Seed packets are tiny perfect jewels of graphic design. On the front there is a romanticized illustration of a freakishly perfect tomato; it is round and looks sun-warmed. So unlike the cardboard tomatoes we have been buying all winter at the grocery store. On the back there are instructions about sowing the seeds after all danger of frost has passed. I can tell you that those frosts are still a danger. I have lost four geraniums to my misguided enthusiasm, and belief that spring is right around the corner. I am ready to hang up the turtlenecks, and get out in the garden.
I have been waiting all winter for this – I admit it. I have been thumbing through seed catalogues and feverishly imagining my new and improved sunny, raised garden bed, fecund and lush and spilling over with cukes, and beans, and sun-warmed tomatoes. I have been thinking about all those tender, fresh, aromatic herbs that I will manage to coax along this year. I have picturthe the extra little flourish and the modest bow I will take when I humbly present our salad greens at the Fourth of July picnic. Envisioning how I will please, delight, and amaze Mr. Friday when I whip out a fresh, homegrown shallot for the salad dressing. I am still considering how I will take revenge on the idiot neighbor who mows his lawn on Sunday mornings – zucchini is the perfect passive/aggressive payback.

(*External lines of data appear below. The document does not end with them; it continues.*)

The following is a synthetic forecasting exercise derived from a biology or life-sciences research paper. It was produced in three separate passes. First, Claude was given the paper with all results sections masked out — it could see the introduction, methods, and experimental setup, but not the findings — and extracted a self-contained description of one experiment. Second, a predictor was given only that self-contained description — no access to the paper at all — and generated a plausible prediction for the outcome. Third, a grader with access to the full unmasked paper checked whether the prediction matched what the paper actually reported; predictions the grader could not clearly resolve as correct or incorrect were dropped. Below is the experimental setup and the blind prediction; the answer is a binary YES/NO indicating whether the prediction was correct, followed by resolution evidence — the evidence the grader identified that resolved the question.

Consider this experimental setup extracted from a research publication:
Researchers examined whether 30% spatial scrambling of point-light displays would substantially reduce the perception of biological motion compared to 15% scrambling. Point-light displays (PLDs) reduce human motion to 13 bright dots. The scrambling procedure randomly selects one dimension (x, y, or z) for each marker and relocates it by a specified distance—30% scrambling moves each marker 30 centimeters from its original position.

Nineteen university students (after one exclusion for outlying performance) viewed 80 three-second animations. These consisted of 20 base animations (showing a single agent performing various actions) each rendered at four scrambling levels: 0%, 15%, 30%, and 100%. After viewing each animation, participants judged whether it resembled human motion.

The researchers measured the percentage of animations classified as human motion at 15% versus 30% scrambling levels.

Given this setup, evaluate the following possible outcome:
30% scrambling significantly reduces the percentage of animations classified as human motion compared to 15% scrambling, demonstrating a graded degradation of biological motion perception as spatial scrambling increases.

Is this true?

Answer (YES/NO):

So let’s get hopping! These tomatoes, zucchini, peppers, cabbage, beans, lettuce, beets, carrots, and radishes will not plant, water or weed themselves!
It’s time for a little elbow grease action – which is much more healthier than hot yoga. But don’t get so enchanted by the beauteousness of the seed packets to take on more than you can chew. Buy a few easy veggies, and a couple of happy flowers. Marigolds or nasturtiums go well in both a vegetable garden, and in the salad bowl.
I have learned over the years with my sandy back yard, and my short attention span, that I am easily distracted and disappointed. Now I keep my exposure to a minimum. I am happiest (and most successful) with a little container garden. I have fresh herbs and I do a couple of tomato plants every year. I am upping our game with a couple of blueberry bushes I have planted in the ground. We now have a blueberry farm. Maybe if I remember to water every day they will have a real shot at making it to the table.
I had a successful little run with lettuce a couple of years ago. We had a few awfully fresh salads. I doubt if it was very cost effective to wrangle my own little Bibb lettuces, but it felt so good to wander outside with the kitchen shears, and judiciously snip a leaf here, another leaf there, and know the salad was good and fresh, and I was leaving modest carbon foot print. Obviously I do not factor in the air pollution generated from multiple trips to the garden center…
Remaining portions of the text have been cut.